"""

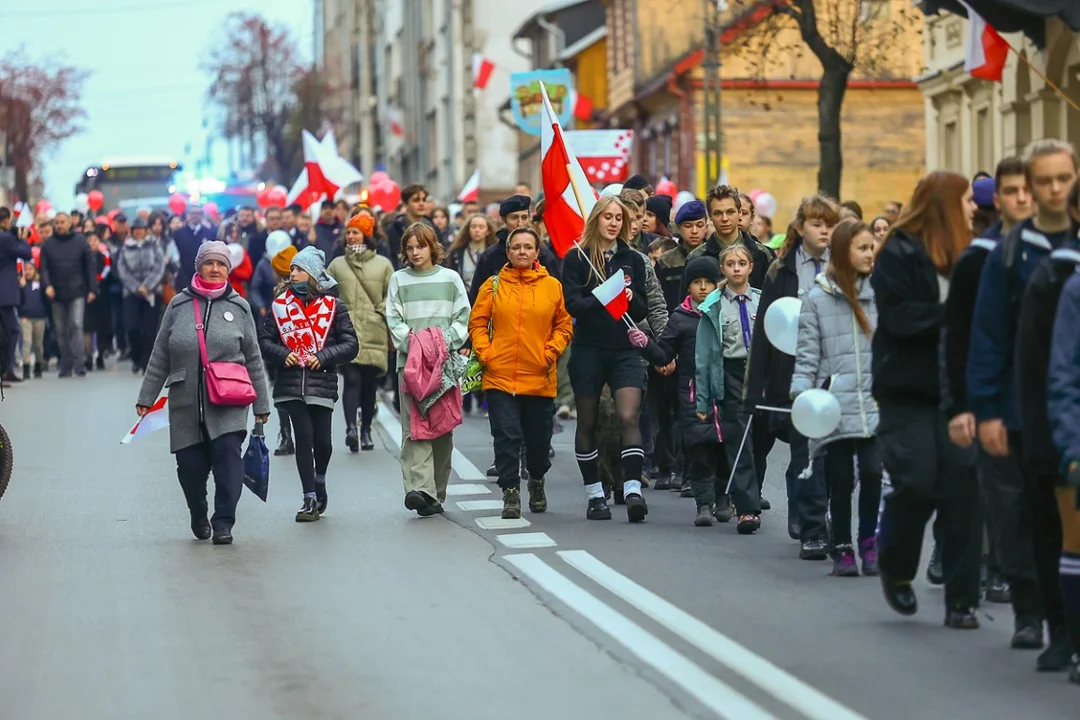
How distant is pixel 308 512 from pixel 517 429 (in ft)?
4.33

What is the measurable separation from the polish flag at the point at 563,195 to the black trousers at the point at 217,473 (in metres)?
2.97

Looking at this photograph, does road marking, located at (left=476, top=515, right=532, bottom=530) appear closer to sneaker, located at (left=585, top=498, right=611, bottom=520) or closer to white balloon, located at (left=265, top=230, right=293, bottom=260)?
sneaker, located at (left=585, top=498, right=611, bottom=520)

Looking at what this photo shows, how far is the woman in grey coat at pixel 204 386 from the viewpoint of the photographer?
11.4 metres

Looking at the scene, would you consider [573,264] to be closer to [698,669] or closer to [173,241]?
[698,669]

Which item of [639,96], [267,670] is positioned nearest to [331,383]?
[267,670]

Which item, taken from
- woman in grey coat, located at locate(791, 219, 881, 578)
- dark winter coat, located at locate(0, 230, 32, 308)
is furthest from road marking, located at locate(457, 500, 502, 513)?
dark winter coat, located at locate(0, 230, 32, 308)

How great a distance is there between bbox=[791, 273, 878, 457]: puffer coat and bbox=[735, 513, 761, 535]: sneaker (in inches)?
62.2

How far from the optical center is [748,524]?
11320 millimetres

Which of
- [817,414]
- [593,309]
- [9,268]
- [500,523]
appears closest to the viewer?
[817,414]

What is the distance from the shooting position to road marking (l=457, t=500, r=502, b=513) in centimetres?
1262

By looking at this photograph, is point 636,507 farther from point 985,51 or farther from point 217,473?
point 985,51

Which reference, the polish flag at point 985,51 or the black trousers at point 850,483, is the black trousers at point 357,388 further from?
the polish flag at point 985,51

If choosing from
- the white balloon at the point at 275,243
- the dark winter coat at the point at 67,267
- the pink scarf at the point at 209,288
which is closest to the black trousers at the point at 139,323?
the dark winter coat at the point at 67,267

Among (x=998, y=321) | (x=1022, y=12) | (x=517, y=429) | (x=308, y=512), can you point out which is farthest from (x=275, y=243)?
(x=998, y=321)
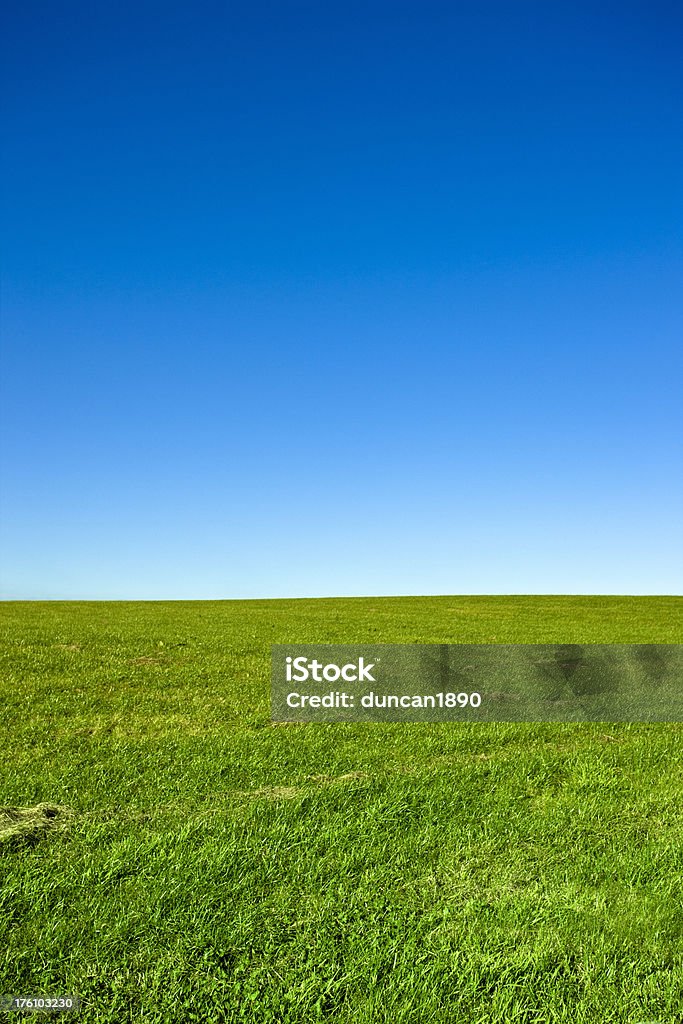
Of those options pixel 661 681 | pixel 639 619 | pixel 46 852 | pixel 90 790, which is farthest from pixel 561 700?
pixel 639 619

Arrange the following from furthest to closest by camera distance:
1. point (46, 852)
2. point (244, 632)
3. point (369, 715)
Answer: point (244, 632) < point (369, 715) < point (46, 852)

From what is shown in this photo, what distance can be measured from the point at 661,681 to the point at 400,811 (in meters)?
11.9

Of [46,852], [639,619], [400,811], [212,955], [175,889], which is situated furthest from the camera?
[639,619]

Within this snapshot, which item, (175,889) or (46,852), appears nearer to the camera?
(175,889)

"""

> **Task objective**: Pictures are to be left out; all else in the entries above is to be quoted exactly.

> **Answer below**:
How distant is pixel 308 512 from pixel 517 429 (in ft)?
4.33

What is the measurable separation from the polish flag at the point at 563,195 to the black trousers at the point at 217,473 (in metres)?
2.97

Looking at this photograph, does road marking, located at (left=476, top=515, right=532, bottom=530) appear closer to sneaker, located at (left=585, top=498, right=611, bottom=520) or closer to white balloon, located at (left=265, top=230, right=293, bottom=260)?
sneaker, located at (left=585, top=498, right=611, bottom=520)

Looking at what this photo shows, how far is the woman in grey coat at pixel 204 386 from the viewpoint of the photographer?
11.4 metres

Looking at the scene, would you consider [573,264] to be closer to [698,669] or closer to [173,241]?
[698,669]

Which item of [639,96], [267,670] is positioned nearest to [331,383]?
[267,670]

Which item, taken from
- woman in grey coat, located at locate(791, 219, 881, 578)
- dark winter coat, located at locate(0, 230, 32, 308)
is furthest from road marking, located at locate(457, 500, 502, 513)?
dark winter coat, located at locate(0, 230, 32, 308)

How great a distance is there between bbox=[791, 273, 878, 457]: puffer coat and bbox=[735, 513, 761, 535]: sneaker (in inches)?
62.2

How far from the optical center is [748,524]?
11320 millimetres

Which of
- [817,414]
- [593,309]
- [9,268]
- [500,523]
appears closest to the viewer?
[817,414]

What is the distance from the shooting position to road marking (l=457, t=500, r=502, b=513) in centimetres?
1262

By looking at this photograph, is point 636,507 farther from point 985,51 or farther from point 217,473?
point 985,51

Which reference, the polish flag at point 985,51 or the black trousers at point 850,483, is the black trousers at point 357,388 further from?
the polish flag at point 985,51

If choosing from
- the white balloon at the point at 275,243
- the dark winter coat at the point at 67,267
- the pink scarf at the point at 209,288
which is closest to the black trousers at the point at 139,323?
the dark winter coat at the point at 67,267

Among (x=998, y=321) | (x=1022, y=12) | (x=517, y=429) | (x=308, y=512), can you point out which is farthest from (x=275, y=243)?
(x=998, y=321)
Of those options pixel 661 681 | pixel 639 619 | pixel 46 852 | pixel 90 790, which is farthest from pixel 561 700?
pixel 639 619

Arrange the following from furthest to closest by camera distance:
1. point (46, 852)
2. point (244, 632)
3. point (369, 715)
Answer: point (244, 632) < point (369, 715) < point (46, 852)

From what is shown in this photo, what distance can be measured from the point at 661,681 to the point at 400,811 (in meters)?
11.9

Of [46,852], [639,619], [400,811], [212,955], [175,889], which is situated furthest from the camera?
[639,619]

Within this snapshot, which item, (175,889) or (46,852), appears nearer to the camera?
(175,889)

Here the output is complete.